ENV MISE_CONFIG_DIR="/mise"
ENV MISE_CACHE_DIR="/mise/cache"
ENV MISE_INSTALL_PATH="/usr/local/bin/mise"
ENV PATH="/mise/shims:$PATH"

RUN curl https://mise.run | sh

This approach eliminates the need to manually manage Go versions, Node.js installations, and other development dependencies in Docker images. The mise configuration becomes the single source of truth for all environments.

GitHub Actions

When using Mise in GitHub Actions, you may encounter rate limiting issues since Mise downloads packages from GitHub's artifact system by default. Running parallel jobs that continuously download packages can trigger GitHub's API rate limits, causing pipeline failures. The typical error message looks like this:

golangci-lint@latest:
   0: failed to install aqua:golangci/golangci-lint@2.4.0
   1: HTTP status client error (403 rate limit exceeded) for url (https://api.github.com/repos/golangci/golangci-lint/releases/tags/2.4.0)
   2: HTTP status client error (403 rate limit exceeded) for url (https://api.github.com/repos/golangci/golangci-lint/releases/tags/v2.4.0)

The solution is straightforward - authenticate your requests using the built-in GITHUB_TOKEN. This token is automatically provided by GitHub Actions with generous rate limits for authenticated requests:

      - name: Setup mise
        uses: jdx/mise-action@v2
        with:
          install: true
          cache: true
          experimental: true
        env:
          GITHUB_TOKEN: ${{ secrets.GITHUB_TOKEN }}

Note that I am using mise-action as it automated a lot of mundane setup tasks.

Use GitHub release assets

One of Mise's most powerful features is its ability to install tools directly from GitHub release assets. This is particularly valuable for projects that distribute pre-compiled binaries through GitHub releases, eliminating the need to build from source or rely on package managers or bespoken installation scripts.

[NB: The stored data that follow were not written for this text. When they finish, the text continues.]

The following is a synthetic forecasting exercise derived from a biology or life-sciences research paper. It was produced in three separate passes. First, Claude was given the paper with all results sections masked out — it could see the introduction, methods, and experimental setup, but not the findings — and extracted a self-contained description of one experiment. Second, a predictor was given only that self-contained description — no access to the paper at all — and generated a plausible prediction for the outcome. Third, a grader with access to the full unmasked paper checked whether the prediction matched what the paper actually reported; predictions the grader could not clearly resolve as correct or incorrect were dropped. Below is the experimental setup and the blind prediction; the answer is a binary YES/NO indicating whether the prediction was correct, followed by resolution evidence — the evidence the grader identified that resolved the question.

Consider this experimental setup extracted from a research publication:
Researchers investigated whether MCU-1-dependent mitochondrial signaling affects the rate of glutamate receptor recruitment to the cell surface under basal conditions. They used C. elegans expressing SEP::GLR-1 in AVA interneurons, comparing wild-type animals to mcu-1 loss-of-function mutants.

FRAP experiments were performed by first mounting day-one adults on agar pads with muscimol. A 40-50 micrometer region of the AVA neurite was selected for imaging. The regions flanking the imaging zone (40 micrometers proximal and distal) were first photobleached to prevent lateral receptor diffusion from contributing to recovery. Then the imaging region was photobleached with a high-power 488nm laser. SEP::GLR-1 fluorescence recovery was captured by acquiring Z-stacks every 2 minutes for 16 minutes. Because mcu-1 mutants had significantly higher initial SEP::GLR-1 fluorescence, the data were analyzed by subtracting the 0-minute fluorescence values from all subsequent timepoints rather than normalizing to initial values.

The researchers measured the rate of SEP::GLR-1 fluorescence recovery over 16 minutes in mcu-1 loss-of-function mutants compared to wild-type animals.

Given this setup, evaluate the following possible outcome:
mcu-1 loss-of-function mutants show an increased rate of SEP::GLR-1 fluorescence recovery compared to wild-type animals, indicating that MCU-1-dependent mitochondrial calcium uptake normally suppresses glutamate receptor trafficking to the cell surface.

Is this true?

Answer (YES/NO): YES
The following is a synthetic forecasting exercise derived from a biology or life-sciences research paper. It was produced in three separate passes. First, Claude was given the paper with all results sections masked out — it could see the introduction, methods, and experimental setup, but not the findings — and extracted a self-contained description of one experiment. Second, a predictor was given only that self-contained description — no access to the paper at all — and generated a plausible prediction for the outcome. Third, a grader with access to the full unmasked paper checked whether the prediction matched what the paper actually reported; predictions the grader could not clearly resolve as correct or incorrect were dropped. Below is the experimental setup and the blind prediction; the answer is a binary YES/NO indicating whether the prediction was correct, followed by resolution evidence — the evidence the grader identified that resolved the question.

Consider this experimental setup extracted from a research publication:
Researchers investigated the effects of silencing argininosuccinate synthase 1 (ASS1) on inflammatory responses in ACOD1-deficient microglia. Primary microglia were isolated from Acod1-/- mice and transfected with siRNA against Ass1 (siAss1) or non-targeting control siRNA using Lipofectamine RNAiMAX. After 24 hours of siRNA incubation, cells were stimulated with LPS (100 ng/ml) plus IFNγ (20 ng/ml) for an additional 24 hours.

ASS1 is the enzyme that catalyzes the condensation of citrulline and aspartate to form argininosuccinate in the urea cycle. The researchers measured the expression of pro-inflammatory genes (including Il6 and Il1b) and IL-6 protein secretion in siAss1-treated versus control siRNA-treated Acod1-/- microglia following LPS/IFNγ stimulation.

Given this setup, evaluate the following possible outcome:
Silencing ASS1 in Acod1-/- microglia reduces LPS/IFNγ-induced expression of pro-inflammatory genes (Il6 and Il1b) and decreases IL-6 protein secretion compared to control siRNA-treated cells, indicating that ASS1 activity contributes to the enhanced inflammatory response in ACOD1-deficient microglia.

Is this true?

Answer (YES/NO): NO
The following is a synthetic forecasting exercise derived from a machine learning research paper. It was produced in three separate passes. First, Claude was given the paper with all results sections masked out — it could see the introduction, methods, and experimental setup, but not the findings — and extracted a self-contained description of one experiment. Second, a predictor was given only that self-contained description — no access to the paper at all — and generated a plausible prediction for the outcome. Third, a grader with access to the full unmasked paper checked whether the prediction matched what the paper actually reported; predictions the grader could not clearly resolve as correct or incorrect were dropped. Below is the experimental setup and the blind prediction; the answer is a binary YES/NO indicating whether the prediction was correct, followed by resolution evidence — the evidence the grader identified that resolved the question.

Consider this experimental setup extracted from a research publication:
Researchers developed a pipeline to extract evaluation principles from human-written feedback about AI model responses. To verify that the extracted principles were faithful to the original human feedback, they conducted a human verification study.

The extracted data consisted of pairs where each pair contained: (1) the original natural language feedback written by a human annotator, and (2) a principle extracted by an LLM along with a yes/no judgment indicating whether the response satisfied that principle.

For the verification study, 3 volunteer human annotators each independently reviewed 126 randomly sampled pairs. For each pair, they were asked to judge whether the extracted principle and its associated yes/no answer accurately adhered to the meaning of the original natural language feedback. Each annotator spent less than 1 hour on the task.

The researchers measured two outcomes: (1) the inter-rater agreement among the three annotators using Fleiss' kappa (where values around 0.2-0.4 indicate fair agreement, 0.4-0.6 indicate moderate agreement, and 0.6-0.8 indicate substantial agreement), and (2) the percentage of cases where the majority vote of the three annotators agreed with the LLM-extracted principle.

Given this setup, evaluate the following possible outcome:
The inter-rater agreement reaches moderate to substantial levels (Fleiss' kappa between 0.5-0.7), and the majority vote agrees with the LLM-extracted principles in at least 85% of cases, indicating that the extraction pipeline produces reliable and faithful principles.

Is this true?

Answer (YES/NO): NO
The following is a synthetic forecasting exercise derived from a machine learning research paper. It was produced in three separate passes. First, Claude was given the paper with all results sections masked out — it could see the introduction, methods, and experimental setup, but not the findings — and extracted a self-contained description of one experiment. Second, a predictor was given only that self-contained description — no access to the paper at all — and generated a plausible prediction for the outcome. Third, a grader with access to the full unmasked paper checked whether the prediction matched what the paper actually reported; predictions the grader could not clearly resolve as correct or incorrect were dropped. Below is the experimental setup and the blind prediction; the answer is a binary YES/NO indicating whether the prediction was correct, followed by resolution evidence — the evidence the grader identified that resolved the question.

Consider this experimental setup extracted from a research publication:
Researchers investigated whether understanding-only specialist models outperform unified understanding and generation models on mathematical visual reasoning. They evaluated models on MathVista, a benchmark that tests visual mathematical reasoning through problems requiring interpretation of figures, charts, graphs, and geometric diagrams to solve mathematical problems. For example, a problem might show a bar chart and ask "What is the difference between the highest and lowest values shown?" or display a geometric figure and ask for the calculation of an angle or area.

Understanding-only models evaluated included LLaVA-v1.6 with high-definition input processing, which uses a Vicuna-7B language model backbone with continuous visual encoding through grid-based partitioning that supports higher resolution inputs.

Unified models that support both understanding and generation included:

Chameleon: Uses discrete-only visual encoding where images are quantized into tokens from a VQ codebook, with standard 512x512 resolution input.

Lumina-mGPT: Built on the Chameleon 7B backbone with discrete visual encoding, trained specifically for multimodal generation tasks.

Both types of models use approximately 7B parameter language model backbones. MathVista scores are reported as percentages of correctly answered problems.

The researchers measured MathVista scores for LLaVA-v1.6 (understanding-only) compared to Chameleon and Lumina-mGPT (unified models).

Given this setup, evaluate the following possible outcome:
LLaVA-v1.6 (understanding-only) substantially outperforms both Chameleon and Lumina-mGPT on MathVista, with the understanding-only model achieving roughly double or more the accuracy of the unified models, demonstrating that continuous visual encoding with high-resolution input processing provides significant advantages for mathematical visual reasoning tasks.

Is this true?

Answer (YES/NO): NO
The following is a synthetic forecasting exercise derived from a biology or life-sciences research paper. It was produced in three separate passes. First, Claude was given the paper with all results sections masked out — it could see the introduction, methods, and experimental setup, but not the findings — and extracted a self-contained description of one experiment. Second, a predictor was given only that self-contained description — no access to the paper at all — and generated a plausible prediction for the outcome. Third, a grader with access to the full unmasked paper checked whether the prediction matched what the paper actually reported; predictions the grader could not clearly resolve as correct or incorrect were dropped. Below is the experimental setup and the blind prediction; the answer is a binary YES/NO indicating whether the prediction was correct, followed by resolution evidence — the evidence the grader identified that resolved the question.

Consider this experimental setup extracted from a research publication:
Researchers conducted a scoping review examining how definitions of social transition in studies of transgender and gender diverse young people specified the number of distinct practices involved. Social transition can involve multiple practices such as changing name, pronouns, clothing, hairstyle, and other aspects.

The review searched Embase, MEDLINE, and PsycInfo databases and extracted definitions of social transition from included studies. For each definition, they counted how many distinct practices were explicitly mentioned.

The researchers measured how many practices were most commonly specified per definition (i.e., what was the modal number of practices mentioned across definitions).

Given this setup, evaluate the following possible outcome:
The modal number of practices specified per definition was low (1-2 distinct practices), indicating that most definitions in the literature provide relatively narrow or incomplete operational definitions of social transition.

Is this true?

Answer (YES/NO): NO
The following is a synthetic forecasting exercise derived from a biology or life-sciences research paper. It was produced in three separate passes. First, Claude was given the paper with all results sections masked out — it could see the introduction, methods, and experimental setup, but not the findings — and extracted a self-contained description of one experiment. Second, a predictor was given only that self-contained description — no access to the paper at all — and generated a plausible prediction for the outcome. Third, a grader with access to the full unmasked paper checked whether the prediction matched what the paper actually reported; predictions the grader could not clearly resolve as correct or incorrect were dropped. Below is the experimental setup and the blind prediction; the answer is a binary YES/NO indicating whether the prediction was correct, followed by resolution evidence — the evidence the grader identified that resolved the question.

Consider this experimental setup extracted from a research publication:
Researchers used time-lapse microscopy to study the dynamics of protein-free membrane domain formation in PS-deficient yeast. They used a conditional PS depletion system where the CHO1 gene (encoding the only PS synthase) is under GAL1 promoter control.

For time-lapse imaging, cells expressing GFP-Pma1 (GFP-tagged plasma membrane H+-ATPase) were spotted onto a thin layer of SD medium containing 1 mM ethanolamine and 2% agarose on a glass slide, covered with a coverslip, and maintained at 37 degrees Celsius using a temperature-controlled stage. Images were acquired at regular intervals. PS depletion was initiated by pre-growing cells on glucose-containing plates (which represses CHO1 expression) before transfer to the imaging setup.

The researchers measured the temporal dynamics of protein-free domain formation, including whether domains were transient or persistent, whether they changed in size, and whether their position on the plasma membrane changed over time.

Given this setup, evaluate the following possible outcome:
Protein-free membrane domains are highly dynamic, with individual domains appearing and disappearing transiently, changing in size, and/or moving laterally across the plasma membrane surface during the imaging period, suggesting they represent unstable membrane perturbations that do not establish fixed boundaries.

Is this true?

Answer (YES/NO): NO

For projects like kodelet, which provides cross-compiled binaries for multiple platforms as release assets, this feature enables seamless tool installation across different environments without worrying about build dependencies or compilation complexity.

The installation process is straightforward:

# this is currently an experimental feature
mise settings experimental=true

$ mise use -g github:jingkaihe/kodelet
mise ~/.config/mise/config.toml tools: github:jingkaihe/kodelet@0.0.87.alpha

$ which kodelet
/home/jingkaihe/.local/share/mise/installs/github-jingkaihe-kodelet/0.0.87.alpha/kodelet

This approach works exceptionally well for internal tools, custom utilities, or any project that follows the GitHub releases pattern for distributing binaries. The integration feels native and maintains consistency with other mise-managed tools.

Note that this is currently an experimental feature. If you pay close attention to its source code, it appears that by default it relies on some kind of "convention over configuration" file naming convention to detect platform and architecture of the binary tarball, therefore at this stage you should use it at your own risk.

Final Thoughts

I've been using mise for only 2 days but with the simplicity it brings it is easily one of the tools with the most insane ROI that I've ever used this year. Also big shout out to the UX design of the CLI, it is very intuitive, easy to use and LLM friendly.

Also with the assistance from the coding agent, in combination with RTFM (you cannot escape reading the docs), picking up new tools becomes a breeze. The mise documentation is comprehensive and the tool itself provides helpful error messages and guidance when things don't work as expected.